-- START --

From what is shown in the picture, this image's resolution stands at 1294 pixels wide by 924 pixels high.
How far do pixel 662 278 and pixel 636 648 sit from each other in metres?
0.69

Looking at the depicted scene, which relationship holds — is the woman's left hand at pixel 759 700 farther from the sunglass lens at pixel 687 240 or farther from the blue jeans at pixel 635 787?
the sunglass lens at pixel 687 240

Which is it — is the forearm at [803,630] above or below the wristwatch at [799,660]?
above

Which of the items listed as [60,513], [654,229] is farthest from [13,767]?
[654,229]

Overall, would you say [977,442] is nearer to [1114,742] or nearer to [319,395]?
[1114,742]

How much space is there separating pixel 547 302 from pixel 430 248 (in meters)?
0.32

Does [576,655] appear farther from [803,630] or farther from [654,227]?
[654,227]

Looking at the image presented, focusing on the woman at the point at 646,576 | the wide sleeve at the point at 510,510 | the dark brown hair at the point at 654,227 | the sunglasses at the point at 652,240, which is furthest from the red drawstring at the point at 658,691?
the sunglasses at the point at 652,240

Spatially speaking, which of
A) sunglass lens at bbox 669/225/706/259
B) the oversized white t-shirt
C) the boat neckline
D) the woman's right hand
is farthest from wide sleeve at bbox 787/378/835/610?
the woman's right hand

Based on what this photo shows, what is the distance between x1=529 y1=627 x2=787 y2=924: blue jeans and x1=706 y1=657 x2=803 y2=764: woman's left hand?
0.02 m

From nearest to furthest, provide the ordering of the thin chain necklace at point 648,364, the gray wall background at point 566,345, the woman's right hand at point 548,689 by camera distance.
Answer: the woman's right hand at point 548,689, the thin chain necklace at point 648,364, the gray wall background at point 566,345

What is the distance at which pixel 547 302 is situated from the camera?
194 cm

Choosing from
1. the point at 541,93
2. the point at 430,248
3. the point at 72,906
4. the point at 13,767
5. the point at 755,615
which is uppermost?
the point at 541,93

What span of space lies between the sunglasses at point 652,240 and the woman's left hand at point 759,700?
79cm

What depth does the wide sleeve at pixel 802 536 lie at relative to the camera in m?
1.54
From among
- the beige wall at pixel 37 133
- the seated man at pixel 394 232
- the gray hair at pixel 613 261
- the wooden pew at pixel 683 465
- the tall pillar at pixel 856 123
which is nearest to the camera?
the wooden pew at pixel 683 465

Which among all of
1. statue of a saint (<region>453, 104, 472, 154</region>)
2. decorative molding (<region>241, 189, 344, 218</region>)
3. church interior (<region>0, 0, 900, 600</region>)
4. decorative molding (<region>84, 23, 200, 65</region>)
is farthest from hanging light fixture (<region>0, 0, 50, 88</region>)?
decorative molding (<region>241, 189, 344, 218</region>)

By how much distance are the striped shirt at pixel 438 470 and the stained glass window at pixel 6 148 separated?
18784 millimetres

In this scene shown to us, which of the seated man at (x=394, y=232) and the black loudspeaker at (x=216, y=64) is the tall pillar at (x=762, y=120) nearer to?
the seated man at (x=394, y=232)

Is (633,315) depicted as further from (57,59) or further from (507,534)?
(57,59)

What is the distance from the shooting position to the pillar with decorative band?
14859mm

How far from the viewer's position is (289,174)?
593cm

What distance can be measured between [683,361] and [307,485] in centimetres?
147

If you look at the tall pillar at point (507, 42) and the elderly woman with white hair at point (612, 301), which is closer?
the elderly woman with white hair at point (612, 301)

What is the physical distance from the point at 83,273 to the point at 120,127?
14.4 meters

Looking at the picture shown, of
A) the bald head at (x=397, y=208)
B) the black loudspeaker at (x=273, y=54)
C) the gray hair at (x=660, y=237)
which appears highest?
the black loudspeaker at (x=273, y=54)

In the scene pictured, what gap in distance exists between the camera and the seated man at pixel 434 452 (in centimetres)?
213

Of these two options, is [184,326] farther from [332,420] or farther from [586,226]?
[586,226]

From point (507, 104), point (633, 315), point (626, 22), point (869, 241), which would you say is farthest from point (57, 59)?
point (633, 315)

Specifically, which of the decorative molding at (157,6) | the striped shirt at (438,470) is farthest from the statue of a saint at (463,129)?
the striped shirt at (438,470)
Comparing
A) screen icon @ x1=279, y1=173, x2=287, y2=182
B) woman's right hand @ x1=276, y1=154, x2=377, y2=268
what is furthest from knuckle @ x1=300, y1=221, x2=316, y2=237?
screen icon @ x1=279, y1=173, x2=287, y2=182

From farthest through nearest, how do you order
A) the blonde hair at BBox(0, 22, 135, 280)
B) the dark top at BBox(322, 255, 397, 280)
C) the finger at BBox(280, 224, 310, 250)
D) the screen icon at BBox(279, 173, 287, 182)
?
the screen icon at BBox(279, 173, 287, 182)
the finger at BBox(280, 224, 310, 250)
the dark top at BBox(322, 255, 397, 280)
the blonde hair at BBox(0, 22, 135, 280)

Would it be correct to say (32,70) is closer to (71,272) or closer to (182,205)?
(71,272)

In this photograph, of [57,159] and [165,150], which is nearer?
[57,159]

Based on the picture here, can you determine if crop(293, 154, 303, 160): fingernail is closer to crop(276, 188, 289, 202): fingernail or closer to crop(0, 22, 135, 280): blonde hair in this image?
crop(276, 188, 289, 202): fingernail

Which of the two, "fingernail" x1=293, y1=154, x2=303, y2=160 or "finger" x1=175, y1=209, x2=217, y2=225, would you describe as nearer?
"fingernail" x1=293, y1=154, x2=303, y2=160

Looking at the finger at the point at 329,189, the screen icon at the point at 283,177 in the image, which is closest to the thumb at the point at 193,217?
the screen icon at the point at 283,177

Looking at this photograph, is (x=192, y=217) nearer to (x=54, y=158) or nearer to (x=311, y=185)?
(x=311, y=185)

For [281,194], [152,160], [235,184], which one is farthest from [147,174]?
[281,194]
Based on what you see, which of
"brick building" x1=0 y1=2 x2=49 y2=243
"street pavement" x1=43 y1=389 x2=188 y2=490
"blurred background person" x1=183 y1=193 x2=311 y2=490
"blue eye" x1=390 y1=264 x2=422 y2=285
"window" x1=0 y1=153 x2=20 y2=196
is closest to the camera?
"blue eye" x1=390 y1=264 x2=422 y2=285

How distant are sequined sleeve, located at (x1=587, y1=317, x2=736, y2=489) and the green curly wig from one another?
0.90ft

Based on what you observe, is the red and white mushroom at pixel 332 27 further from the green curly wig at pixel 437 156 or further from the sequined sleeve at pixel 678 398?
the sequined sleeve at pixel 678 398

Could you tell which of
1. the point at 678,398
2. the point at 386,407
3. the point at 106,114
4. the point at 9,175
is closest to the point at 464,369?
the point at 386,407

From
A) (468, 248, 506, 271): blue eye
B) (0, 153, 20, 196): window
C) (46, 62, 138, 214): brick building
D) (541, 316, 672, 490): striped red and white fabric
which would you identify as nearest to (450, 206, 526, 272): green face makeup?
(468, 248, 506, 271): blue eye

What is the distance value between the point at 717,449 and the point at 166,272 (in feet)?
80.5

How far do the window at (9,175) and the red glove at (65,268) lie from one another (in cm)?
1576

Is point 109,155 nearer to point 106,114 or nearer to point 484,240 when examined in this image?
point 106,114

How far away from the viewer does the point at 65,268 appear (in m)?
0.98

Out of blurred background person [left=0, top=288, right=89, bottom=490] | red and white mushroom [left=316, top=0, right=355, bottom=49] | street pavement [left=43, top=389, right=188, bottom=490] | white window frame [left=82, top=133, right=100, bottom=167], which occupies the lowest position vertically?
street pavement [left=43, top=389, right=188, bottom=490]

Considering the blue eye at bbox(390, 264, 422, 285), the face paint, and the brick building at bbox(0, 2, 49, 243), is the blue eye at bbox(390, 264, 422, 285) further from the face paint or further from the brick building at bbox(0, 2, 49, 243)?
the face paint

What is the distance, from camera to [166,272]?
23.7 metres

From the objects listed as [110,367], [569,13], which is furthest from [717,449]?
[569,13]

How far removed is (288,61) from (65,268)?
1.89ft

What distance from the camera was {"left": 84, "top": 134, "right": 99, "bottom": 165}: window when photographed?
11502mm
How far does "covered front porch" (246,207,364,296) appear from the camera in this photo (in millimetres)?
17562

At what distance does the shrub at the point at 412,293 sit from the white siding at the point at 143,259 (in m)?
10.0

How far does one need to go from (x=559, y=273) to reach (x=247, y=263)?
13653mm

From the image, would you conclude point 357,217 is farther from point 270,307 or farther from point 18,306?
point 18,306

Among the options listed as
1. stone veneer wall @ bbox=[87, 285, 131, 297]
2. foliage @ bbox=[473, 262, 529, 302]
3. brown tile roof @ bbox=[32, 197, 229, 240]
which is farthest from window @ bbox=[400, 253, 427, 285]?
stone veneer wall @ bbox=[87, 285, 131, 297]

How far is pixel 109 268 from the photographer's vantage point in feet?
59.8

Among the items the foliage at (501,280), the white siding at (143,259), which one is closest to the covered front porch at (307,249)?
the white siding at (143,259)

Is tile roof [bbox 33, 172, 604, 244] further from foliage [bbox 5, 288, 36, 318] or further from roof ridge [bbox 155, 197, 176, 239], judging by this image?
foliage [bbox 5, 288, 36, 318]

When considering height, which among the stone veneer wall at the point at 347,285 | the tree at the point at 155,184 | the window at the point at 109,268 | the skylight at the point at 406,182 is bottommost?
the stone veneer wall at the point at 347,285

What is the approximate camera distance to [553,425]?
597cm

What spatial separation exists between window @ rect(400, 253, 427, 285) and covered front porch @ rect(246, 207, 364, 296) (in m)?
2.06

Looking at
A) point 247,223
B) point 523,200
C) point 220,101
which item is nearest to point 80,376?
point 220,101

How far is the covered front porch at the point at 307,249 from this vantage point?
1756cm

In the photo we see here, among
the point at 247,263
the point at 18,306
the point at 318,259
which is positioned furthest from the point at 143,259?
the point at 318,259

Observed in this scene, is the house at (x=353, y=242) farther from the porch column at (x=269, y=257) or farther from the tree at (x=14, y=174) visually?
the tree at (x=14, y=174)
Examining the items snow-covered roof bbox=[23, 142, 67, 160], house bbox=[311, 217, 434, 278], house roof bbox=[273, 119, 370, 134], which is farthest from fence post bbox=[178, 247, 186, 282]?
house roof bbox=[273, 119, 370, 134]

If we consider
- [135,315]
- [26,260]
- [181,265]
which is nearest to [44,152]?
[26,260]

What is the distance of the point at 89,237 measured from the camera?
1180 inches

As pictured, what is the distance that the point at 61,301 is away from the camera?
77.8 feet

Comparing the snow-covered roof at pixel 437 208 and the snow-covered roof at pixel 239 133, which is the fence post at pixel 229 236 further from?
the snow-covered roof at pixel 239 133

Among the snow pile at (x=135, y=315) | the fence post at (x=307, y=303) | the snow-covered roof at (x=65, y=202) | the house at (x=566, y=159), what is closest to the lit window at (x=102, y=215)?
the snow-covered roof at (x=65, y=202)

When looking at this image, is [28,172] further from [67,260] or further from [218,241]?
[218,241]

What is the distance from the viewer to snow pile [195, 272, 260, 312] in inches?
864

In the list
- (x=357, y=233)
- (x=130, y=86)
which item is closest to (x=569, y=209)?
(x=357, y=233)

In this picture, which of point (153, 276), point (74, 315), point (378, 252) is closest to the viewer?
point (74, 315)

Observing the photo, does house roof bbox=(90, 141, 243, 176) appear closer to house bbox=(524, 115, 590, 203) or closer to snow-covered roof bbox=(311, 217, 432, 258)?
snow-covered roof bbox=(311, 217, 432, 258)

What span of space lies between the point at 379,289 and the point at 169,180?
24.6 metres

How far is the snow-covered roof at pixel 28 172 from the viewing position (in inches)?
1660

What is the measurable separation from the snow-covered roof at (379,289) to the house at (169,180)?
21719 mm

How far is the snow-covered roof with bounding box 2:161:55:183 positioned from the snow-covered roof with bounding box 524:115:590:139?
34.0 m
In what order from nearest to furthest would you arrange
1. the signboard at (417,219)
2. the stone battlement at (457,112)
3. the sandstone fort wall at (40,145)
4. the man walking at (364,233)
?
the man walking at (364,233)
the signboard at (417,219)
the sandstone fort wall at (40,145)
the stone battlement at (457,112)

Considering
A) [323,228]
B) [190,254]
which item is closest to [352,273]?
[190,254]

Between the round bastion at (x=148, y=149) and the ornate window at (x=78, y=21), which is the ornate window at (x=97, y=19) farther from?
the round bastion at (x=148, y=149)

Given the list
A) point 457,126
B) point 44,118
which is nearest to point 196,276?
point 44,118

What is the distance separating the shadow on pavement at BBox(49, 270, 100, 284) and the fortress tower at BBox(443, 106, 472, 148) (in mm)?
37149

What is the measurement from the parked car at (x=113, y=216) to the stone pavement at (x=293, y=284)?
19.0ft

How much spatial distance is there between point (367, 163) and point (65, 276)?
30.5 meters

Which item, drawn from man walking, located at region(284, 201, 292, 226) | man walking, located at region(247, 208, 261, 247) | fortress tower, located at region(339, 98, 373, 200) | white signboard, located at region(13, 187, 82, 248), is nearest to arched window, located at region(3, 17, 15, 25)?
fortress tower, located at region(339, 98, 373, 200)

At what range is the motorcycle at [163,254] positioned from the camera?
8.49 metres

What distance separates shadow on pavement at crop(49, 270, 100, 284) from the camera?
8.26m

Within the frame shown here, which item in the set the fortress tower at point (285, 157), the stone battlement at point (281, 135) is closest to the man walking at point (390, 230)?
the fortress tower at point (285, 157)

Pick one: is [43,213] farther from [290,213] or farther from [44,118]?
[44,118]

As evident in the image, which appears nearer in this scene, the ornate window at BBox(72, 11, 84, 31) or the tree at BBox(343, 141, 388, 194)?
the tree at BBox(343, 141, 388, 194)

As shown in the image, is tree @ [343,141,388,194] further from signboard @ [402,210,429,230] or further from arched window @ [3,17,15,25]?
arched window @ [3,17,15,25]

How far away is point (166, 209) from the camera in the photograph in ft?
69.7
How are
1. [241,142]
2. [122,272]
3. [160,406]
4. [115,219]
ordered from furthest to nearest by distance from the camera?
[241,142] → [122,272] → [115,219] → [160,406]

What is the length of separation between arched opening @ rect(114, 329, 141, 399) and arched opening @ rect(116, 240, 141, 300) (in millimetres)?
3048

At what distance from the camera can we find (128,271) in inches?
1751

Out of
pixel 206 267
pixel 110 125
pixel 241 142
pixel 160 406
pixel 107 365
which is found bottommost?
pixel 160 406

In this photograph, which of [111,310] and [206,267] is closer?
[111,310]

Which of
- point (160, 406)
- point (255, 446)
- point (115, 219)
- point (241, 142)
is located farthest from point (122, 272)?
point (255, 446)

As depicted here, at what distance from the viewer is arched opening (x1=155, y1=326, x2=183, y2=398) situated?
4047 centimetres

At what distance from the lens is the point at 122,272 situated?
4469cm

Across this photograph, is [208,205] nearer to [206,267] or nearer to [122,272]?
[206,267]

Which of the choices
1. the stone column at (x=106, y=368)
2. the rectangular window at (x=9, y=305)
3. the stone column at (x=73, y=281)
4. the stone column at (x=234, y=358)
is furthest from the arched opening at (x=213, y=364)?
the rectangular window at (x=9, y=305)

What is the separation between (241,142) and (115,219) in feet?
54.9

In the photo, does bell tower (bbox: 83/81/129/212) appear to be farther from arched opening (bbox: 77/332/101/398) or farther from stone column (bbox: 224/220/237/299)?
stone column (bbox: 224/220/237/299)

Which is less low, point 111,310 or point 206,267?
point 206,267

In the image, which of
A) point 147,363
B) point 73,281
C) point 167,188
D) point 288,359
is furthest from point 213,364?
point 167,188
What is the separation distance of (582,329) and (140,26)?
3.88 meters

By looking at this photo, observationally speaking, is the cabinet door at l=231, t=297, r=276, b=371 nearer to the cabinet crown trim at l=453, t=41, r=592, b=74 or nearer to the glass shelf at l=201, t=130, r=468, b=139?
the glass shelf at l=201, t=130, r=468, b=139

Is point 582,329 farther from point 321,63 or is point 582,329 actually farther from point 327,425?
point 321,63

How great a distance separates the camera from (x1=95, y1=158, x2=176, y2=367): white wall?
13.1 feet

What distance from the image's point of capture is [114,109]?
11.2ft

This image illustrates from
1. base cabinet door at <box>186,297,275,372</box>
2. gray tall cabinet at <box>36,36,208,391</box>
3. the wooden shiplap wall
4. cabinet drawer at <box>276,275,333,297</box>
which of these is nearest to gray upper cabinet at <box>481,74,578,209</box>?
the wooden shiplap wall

-- END --

Set exercise: Starting at the line that contains "What is the separation between", repeat each line exactly through the last one in the listing. Include both of those lines and nothing more.

Task answer:
What is the separation between (241,142) and (115,219) in feet?
54.9

In the photo, does bell tower (bbox: 83/81/129/212) appear to be farther from arched opening (bbox: 77/332/101/398) or farther from stone column (bbox: 224/220/237/299)?
stone column (bbox: 224/220/237/299)

Which is less low, point 111,310 or point 206,267?
point 206,267

In the image, which of
A) point 147,363
B) point 73,281
C) point 167,188
D) point 288,359
is furthest from point 213,364?
point 167,188
What is the separation distance of (582,329) and (140,26)?
3.88 meters

By looking at this photo, observationally speaking, is the cabinet door at l=231, t=297, r=276, b=371 nearer to the cabinet crown trim at l=453, t=41, r=592, b=74 or nearer to the glass shelf at l=201, t=130, r=468, b=139?
the glass shelf at l=201, t=130, r=468, b=139

Is point 582,329 farther from point 321,63 or is point 582,329 actually farther from point 327,425?
point 321,63

How great a distance separates the camera from (x1=95, y1=158, x2=176, y2=367): white wall?
13.1 feet

What distance from the image's point of capture is [114,109]?
11.2ft

This image illustrates from
1. base cabinet door at <box>186,297,275,372</box>
2. gray tall cabinet at <box>36,36,208,391</box>
3. the wooden shiplap wall
4. cabinet drawer at <box>276,275,333,297</box>
which of these is nearest to gray upper cabinet at <box>481,74,578,209</box>?
the wooden shiplap wall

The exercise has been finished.